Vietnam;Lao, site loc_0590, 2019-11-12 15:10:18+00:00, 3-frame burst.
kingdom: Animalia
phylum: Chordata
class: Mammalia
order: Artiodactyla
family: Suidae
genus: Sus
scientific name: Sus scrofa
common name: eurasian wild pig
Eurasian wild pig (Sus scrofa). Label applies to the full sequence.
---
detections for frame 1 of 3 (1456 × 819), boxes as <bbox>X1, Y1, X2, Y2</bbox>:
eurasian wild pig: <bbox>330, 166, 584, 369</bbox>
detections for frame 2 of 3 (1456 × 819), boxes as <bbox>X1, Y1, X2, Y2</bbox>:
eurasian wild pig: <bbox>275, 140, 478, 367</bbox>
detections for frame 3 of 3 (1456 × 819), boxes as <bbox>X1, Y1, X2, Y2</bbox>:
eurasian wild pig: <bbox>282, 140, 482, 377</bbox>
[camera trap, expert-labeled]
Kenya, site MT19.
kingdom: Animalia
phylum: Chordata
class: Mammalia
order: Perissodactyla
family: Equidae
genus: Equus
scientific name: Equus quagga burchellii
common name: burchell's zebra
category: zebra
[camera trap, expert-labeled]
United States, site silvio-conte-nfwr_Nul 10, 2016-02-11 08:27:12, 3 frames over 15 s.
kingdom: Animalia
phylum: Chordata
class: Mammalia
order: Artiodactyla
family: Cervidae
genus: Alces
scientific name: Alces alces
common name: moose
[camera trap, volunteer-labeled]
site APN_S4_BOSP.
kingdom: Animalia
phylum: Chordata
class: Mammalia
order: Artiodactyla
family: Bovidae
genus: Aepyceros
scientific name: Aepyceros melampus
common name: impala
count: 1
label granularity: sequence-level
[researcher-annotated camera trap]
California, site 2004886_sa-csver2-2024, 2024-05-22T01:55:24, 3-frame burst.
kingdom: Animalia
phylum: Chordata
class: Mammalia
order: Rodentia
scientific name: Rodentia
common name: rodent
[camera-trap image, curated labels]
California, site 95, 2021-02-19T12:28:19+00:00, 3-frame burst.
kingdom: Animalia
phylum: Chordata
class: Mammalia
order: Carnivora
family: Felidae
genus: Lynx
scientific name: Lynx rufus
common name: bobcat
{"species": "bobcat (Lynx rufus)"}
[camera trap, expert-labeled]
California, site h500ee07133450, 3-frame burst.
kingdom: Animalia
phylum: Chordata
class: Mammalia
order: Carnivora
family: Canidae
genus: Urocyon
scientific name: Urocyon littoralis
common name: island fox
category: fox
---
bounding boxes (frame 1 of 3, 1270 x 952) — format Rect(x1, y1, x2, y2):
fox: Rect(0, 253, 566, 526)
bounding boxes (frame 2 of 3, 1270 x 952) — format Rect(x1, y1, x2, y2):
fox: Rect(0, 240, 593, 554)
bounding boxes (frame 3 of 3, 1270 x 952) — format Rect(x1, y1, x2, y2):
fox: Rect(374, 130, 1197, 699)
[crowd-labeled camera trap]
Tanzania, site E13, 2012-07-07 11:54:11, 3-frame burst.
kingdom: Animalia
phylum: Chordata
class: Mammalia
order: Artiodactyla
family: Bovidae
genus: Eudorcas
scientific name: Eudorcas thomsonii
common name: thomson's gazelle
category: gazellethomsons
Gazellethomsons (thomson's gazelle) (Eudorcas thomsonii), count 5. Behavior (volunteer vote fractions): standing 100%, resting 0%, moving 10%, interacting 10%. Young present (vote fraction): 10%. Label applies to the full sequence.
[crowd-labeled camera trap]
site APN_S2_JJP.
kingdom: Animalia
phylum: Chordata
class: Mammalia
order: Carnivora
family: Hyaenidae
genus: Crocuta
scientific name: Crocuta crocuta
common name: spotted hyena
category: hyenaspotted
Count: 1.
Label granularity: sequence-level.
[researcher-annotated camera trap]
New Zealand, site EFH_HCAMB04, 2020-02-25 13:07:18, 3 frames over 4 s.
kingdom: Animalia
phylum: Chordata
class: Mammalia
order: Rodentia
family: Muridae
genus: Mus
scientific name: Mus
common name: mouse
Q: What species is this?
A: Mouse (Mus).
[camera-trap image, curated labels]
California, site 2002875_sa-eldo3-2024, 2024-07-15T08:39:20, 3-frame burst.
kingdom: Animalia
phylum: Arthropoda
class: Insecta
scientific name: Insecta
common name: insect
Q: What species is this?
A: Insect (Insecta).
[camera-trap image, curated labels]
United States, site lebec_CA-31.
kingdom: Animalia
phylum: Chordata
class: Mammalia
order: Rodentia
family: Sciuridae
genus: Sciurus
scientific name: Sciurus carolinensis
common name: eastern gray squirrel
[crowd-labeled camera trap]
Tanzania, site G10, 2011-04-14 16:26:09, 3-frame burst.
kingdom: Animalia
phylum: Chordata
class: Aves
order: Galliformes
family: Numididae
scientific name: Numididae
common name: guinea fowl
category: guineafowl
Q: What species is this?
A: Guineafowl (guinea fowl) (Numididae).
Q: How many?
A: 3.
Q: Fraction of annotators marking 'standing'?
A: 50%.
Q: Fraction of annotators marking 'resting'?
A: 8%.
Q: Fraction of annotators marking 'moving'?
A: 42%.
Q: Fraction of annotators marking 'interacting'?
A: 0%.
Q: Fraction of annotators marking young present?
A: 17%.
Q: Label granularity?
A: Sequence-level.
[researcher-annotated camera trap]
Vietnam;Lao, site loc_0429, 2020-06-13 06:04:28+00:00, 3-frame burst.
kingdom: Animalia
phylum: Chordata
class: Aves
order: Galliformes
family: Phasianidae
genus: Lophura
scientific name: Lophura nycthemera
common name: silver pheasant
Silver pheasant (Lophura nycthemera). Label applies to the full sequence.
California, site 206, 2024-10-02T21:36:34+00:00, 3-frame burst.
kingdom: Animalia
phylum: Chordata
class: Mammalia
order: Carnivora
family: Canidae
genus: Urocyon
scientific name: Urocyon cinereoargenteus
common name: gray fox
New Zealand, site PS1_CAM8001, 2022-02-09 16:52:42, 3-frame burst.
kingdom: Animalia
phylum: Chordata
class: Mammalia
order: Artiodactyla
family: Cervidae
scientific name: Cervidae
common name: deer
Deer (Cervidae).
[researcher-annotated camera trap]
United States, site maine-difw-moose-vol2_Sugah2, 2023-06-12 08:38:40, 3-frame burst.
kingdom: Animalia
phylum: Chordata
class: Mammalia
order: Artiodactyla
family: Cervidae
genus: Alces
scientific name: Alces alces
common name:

==============================

* [EXERCISE DESCRIPTION]: Whenever a line of the records above contains the word "over", it counts toward the total; give that total alone.

* [RESPONSE]: 2